You are a budding topical collector, and you don’t know it yet. Let me explain.
Think about the people who fascinate you, favorite objects from your youth, places you’ve visited, or phenomena that make you curious. Now, reflect on stamps in your collection that match anything on that list of favorite things. Maybe you’ve picked up a few of these just because the subject of the stamp pleased you.
You are building a topical collection by gathering philately that makes you smile.
That’s how my topical collection got started just three years ago. Since then, it has grown into an engaging stamp hunt and a fascinating search for historic details. Topical collecting is more than just amassing stamps that share a common thread. It represents a subject personally important to you. Topical collecting stimulates the wonder and curiosity dear to every philatelist.
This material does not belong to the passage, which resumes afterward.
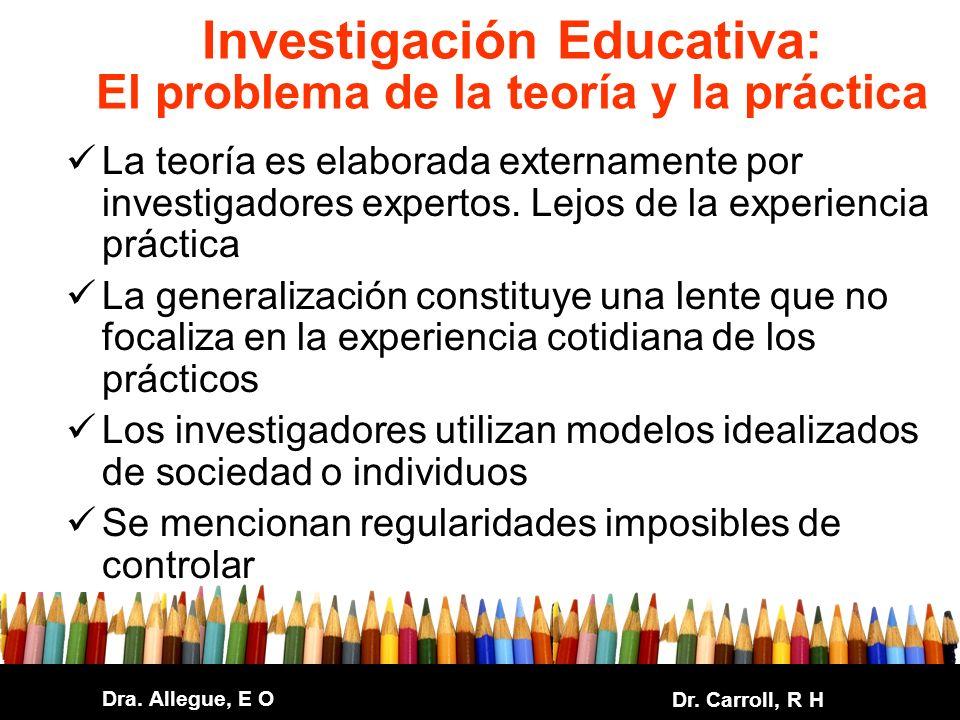 Investigación Educativa: El problema de la teoría y la práctica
Since you’ve already started your budding topical collection, where do you take it from here? In this article I will share my own topical story, suggest ideas to build your topic, offer tips for researching your stamps, and explain how to expand the collection from topical to thematic.
My story
My primary topical collection celebrates typewriters on stamps. I love typewriters and I love to type. As a young girl, I desperately searched for entertainment to alleviate the boredom of my summer vacation following my fifth-grade school year. I came across my mother’s Royal portable typewriter (Figure 1) and her high school typing manual on a dusty shelf. Boredom solved! I decided to teach myself to type.
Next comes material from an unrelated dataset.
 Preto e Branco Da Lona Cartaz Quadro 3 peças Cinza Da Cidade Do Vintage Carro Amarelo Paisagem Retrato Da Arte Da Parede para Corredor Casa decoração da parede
Figure 1. This typewriter, the author’s 1955 Royal Quiet-de-Luxe portable, inspired her topical collection. The vintage typewriter remains a treasured possession.
Each day I went through a few lessons in the book and spent the rest of the day practicing the skill. By the end of the summer, I was a sufficiently accomplished typist that I could produce correspondence for my mother upon request.
Years later I encountered a typewriter on a stamp. It rekindled all the memories of my autodidactic typing lessons and the joyous clacking sound of typewriter keys. I attacked the job of building this new topical collection much the way I taught myself to type: one lesson at a time. What I learned along the way may help you create a collection that brings you much satisfaction.
Building your topic
The beauty of a topical collection is that I can broaden or narrow my collection field as my interest and knowledge of my subject grow.
How many stamps and which ones should you collect? The beauty of a topical collection is that it is wholly yours. You’re the boss, so you can be as expansive or narrow in your collecting as you wish.
Just how many stamps are there in your topic?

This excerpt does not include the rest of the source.